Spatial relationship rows
# # # # # # #
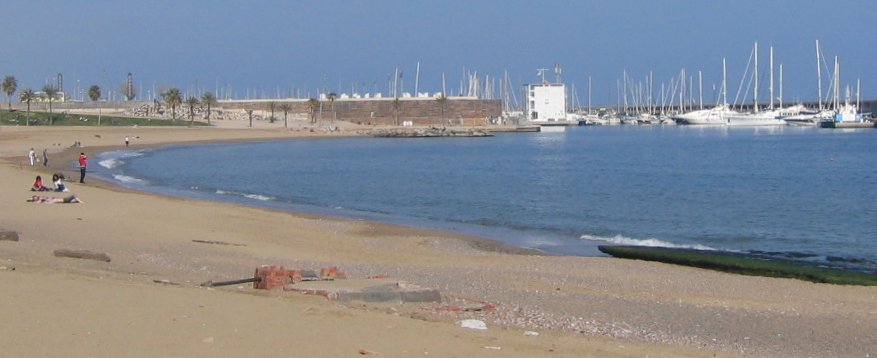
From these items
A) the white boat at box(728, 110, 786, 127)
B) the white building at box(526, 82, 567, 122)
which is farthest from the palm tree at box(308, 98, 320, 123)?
the white boat at box(728, 110, 786, 127)

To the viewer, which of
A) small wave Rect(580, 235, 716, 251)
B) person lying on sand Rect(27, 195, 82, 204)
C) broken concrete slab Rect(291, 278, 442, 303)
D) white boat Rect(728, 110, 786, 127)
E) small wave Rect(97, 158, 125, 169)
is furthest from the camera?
white boat Rect(728, 110, 786, 127)

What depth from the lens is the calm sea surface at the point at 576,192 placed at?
25.3 metres

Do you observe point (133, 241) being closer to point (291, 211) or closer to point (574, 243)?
point (574, 243)

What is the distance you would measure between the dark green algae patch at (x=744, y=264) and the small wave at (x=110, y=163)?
123 feet

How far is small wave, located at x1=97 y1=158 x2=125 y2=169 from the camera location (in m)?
53.7

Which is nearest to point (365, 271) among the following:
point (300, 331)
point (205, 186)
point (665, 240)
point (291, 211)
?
point (300, 331)

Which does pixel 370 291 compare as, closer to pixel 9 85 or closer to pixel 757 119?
pixel 9 85

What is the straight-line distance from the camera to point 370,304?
1084 cm

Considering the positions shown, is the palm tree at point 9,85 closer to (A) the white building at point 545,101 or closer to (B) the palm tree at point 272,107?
(B) the palm tree at point 272,107

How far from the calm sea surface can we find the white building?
92701mm

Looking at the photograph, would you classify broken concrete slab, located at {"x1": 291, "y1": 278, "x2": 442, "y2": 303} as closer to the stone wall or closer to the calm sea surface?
the calm sea surface

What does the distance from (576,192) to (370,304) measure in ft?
100

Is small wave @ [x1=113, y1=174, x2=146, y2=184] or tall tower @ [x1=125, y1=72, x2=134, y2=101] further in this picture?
tall tower @ [x1=125, y1=72, x2=134, y2=101]

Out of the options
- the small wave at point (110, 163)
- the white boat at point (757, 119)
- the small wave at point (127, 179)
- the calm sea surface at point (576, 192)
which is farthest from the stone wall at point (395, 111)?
the small wave at point (127, 179)
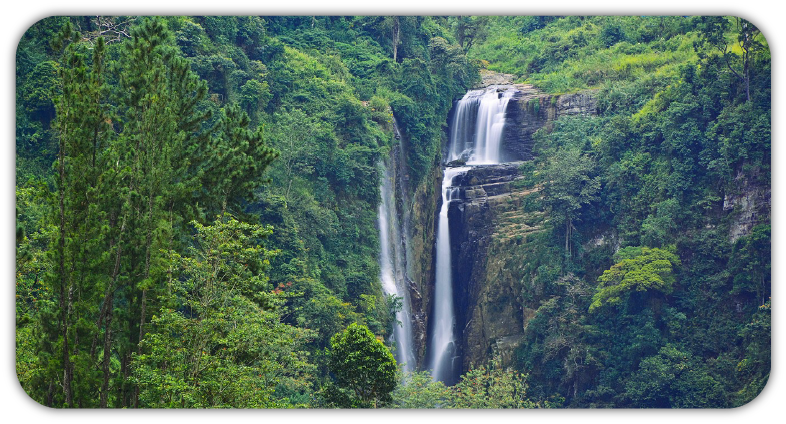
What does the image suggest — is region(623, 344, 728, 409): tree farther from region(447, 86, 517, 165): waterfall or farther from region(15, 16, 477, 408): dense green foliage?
region(447, 86, 517, 165): waterfall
# # # # # # #
Rewrite all the rows above, replacing every "stone wall" with "breakwater" and keeping everything else the same. Leave the pictures out.

From these items
A) the white boat at box(728, 110, 786, 127)
B) the white building at box(526, 82, 567, 122)
which is farthest from the palm tree at box(308, 98, 320, 123)?
the white boat at box(728, 110, 786, 127)

To the viewer, which of
A) small wave Rect(580, 235, 716, 251)
B) person lying on sand Rect(27, 195, 82, 204)
C) broken concrete slab Rect(291, 278, 442, 303)
D) white boat Rect(728, 110, 786, 127)
E) small wave Rect(97, 158, 125, 169)
is furthest from the camera?
white boat Rect(728, 110, 786, 127)

What depth from the lens is the calm sea surface at the point at 576,192 placed at?
25.3 metres

Do you observe point (133, 241) being closer to point (291, 211) or closer to point (574, 243)?
point (574, 243)

What is the distance you would measure between the dark green algae patch at (x=744, y=264) and the small wave at (x=110, y=163)?
123 feet

How far is small wave, located at x1=97 y1=158 x2=125 y2=169 from the camera location (in m)?
53.7

Which is nearest to point (365, 271) among the following:
point (300, 331)
point (205, 186)
point (665, 240)
point (291, 211)
?
point (300, 331)

Which does pixel 370 291 compare as, closer to pixel 9 85 or closer to pixel 757 119?
pixel 9 85

What is the straight-line distance from the camera to point 370,304?
1084 cm

Considering the positions shown, is the palm tree at point 9,85 closer to (A) the white building at point 545,101 or closer to (B) the palm tree at point 272,107?
(B) the palm tree at point 272,107

How far from the calm sea surface can we find the white building?
92701mm

Looking at the photograph, would you classify broken concrete slab, located at {"x1": 291, "y1": 278, "x2": 442, "y2": 303} as closer to the breakwater or closer to the calm sea surface?
the calm sea surface

What does the distance from (576,192) to (370,304) measure in ft?
100

Is small wave @ [x1=113, y1=174, x2=146, y2=184] or tall tower @ [x1=125, y1=72, x2=134, y2=101] further in this picture?
tall tower @ [x1=125, y1=72, x2=134, y2=101]

Out of the options
- the small wave at point (110, 163)
- the white boat at point (757, 119)
- the small wave at point (127, 179)
- the calm sea surface at point (576, 192)
which is farthest from the breakwater at point (395, 111)?
the small wave at point (127, 179)
What does the image suggest — is region(623, 344, 728, 409): tree farther from region(447, 86, 517, 165): waterfall or farther from region(15, 16, 477, 408): dense green foliage?
region(447, 86, 517, 165): waterfall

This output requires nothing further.